Samedi 27 décembre 2008 6 27 /12 /Déc /2008 00:09

A l’heure où les méthodes d’éducation sont remises en causes avec l’éternelle réforme du système éducatif à laquelle on a droit à chaque nouveau mandat, j’ai eu envie d’écrire sur cette «éducation» qui fait la fierté des politiciens mais aussi ses conséquences sur la population. Pour cela je prendrai en exemple la matière «Histoire Géographie» pour laquelle j’ai un grand intérêt.


Le système éducatif français est conçu de telle sorte que les programmes sont décidés par le ministère de l’éducation et les pédagogues sont supposés les enseigner avec des méthodes plus ou moins préétablies (je généralise volontairement).


Ainsi les thèmes sélectionnés par la classe politique sont éparpillés parmi les différentes classes de niveaux; on y retrouve l'Égypte des pharaons, les guerres mondiales, l’histoire des religions, l’histoire de France, les particularités géographiques des grandes puissances (USA, Japon etc….), la répartition des richesses naturelles (eau, pétrole…), le Darwinisme.


Il y a là la volonté d’enseigner aux élèves le plus de savoir possible afin qu’ils puissent avoir un aperçu de ce qu’il se passe sur tout le globe, cet universalisme en soit n’est pas un problème car d’un point de vue strictement factuel ce savoir est correct.


On peut cependant reprocher à ce système le fait d’enseigner certains faits à des élèves à des âges où ils n’ont pas forcément le recul nécessaire pour les apprécier. Par ailleurs, il y a ensuite la volonté indirecte d’évoquer les faits concernant plusieurs pays tout en les hiérarchisant quelque peu. Or on connait les conséquences d’une hiérarchisation de l'histoire sur les populations concernés; de fait selon la façon dont elle est enseignée on aura toujours le sentiment que la guerre d’Indochine est moins «importante» que la guerre d’occupation allemande alors que se sont là deux formes de résistances assez semblables, mais la méthode d’enseignement suggère qu’elle n’est qu’un épisode de la chute de l’empire colonial français.


Le choix de cette matière est murement réfléchi car il est selon moi représentatif d’un manque de sens critique que l’on peut observer tout les jours. Les élèves sont évalués sur des connaissances et des dates apprises par cœur sans que leur soit demandé de remettre ces faits en question.


On peut penser que cela est logique compte tenu du niveau intellectuel des élèves, mais apprendre tant de connaissances par cœur validées en amont par l’organe étatique c’est prendre le risque de les laisser grandir avec ces mêmes idées en tête (qui sont en quelque sorte les versions officielles des faits du point de vue Français). Ainsi on peut voir aujourd'hui des gens vous parler des enjeux d'un conflit avec la même argumentation qu'un écolier et ce sont ces même personnes qui assimilent les discours des médias sans aucune remise en cause.
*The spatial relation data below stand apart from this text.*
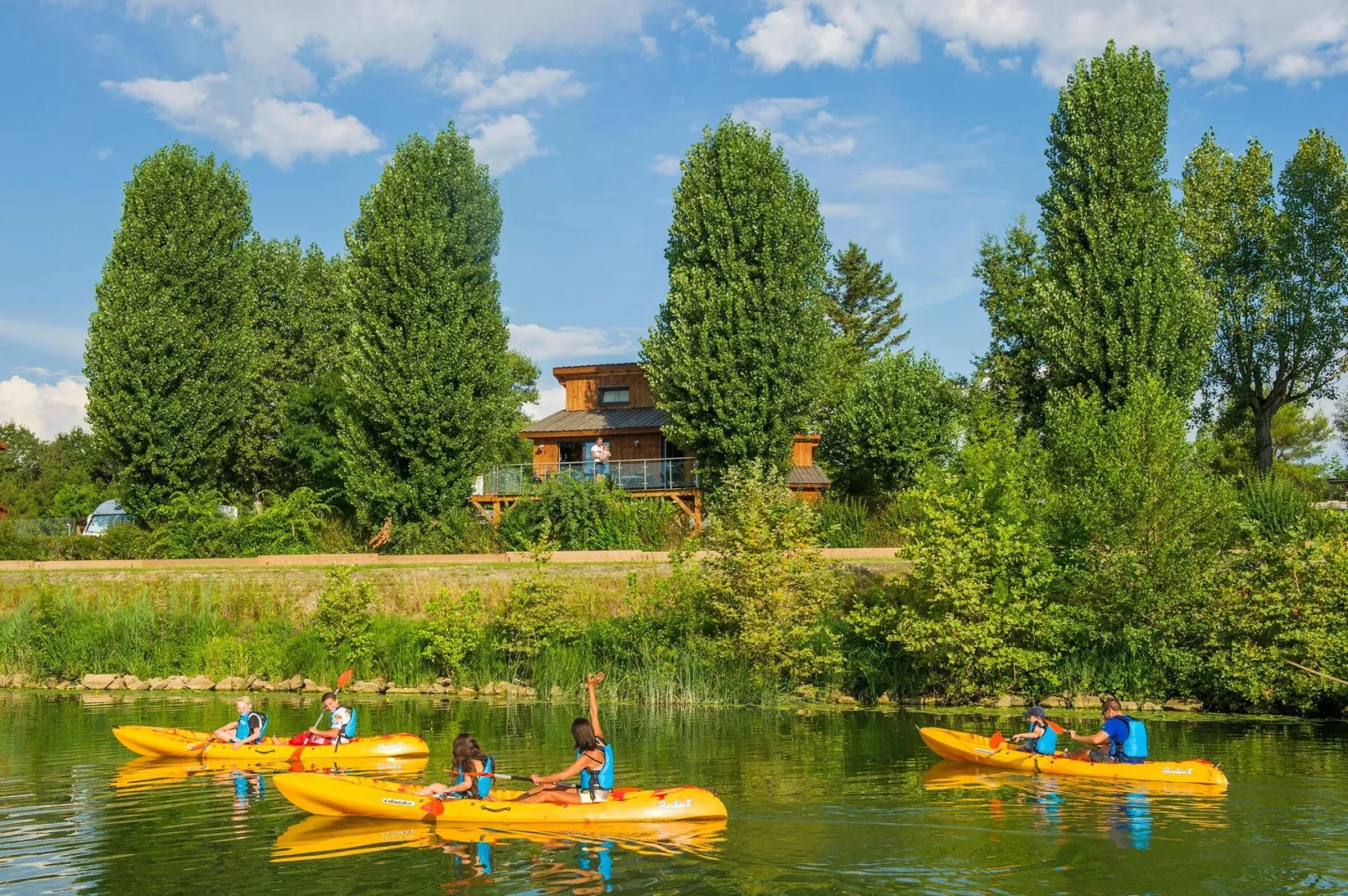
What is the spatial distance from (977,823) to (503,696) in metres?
18.0

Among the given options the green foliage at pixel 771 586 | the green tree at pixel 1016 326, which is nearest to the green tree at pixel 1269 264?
the green tree at pixel 1016 326

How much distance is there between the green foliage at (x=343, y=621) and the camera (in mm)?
32094

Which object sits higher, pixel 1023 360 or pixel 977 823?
pixel 1023 360

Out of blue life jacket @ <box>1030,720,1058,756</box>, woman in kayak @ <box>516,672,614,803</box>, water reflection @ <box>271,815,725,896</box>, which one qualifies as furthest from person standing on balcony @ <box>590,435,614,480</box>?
water reflection @ <box>271,815,725,896</box>

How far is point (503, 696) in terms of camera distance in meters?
30.5

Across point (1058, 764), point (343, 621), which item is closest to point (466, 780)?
point (1058, 764)

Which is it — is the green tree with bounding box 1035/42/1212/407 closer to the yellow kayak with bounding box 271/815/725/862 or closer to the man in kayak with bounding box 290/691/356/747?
the man in kayak with bounding box 290/691/356/747

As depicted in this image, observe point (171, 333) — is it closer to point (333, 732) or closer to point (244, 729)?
point (244, 729)

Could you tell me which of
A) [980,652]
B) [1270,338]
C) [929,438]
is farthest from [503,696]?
[1270,338]

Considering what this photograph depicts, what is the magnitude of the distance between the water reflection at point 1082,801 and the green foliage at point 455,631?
15396 mm

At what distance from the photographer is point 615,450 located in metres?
52.0

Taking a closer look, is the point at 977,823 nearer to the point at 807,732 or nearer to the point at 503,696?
the point at 807,732

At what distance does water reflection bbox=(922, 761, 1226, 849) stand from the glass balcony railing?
28.6 metres

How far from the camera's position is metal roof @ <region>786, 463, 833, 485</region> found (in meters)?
49.2
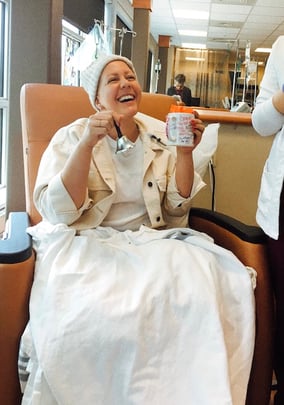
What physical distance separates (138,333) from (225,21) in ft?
27.1

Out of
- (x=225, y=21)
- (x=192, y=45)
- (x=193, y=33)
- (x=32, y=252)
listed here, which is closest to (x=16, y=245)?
(x=32, y=252)

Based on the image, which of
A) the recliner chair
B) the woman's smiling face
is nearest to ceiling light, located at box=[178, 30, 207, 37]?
the recliner chair

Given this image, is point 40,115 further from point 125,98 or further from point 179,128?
point 179,128

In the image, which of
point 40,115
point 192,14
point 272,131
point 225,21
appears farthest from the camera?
point 225,21

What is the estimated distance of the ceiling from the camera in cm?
696

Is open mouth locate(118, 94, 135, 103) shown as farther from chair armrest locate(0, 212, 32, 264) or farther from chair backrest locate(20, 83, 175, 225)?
chair armrest locate(0, 212, 32, 264)

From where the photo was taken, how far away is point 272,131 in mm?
1241

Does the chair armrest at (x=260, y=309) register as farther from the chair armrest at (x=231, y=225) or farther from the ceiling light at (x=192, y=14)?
the ceiling light at (x=192, y=14)

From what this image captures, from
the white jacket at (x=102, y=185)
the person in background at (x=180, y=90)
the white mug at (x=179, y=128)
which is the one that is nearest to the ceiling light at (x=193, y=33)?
the person in background at (x=180, y=90)

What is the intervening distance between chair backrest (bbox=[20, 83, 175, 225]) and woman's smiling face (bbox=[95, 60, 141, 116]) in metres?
0.29

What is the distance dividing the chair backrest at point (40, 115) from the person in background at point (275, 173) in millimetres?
670

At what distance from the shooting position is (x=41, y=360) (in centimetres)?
100

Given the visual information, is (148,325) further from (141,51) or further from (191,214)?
(141,51)

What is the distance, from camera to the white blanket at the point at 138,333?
39.2 inches
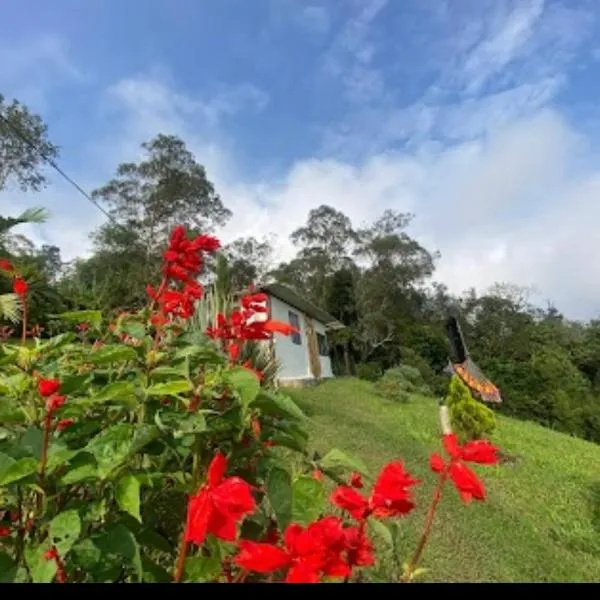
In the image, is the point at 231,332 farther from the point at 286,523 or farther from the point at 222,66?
the point at 222,66

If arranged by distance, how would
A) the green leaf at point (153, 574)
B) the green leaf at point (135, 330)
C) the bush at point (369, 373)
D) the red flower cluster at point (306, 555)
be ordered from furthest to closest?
the bush at point (369, 373) → the green leaf at point (135, 330) → the green leaf at point (153, 574) → the red flower cluster at point (306, 555)

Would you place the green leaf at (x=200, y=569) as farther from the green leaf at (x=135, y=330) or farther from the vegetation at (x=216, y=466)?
the green leaf at (x=135, y=330)

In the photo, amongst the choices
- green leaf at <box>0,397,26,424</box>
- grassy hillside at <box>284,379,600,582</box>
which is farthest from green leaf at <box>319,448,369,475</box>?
grassy hillside at <box>284,379,600,582</box>

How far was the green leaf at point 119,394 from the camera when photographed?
2.37ft

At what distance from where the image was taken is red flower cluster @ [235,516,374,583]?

Je ne prétend pas là qu'il y a une vérité cachée sciemment par la presse mais simplement que ce laxisme de la population à identifier les tenants et les aboutissants d'un conflit est extrêmement dangereux: on se souvient qu'à ce propos que certains pensaient sincèrement que les États-Unis sont entrés en guerre avec l'Irak en raison des armes de destruction massives et pour y implanter la démocratie. On le devine ce qu'il y a craindre c'est une amnésie collective face à des drames humains; c'est pour cela que l'on a des gens qui pensent aujourd'hui que les Palestiniens sont illégitimes à proclamer la propriété du territoire. Le traitement médiatique du conflit ne prend jamais soin d'exposer les faits depuis leur origine à savoir la spoliation d'un peuple de sa terre; or étant donné qu'à l'heure actuelle seul Israël est reconnu comme une nation cela induit le postulat que seul ce pays est légitime.


Voilà le point que je voulais souligner: un peuple laxiste et une presse qui est partie liée avec le pouvoir dominant engendrent des amnésies collectives qui versent dans le déni du droit des peuples à exister. Le drame c'est qu'à force d'entendre une vision unilatérale de l'Histoire, les descendants de ces peuples opprimés finissent par assimiler ce discours jusqu'à en oublier la réalité historique comme pour les enfants d'immigrés des anciennes colonies françaises. Le proverbe dit: «n'oublies pas ton histoire ou bien le monde t'oubliera» et bien il faut ici mettre les peuples face à leur responsabilité qui est de rechercher et de perpétuer la vérité historique mais aussi la presse qui est censée traiter les événements de façon objective.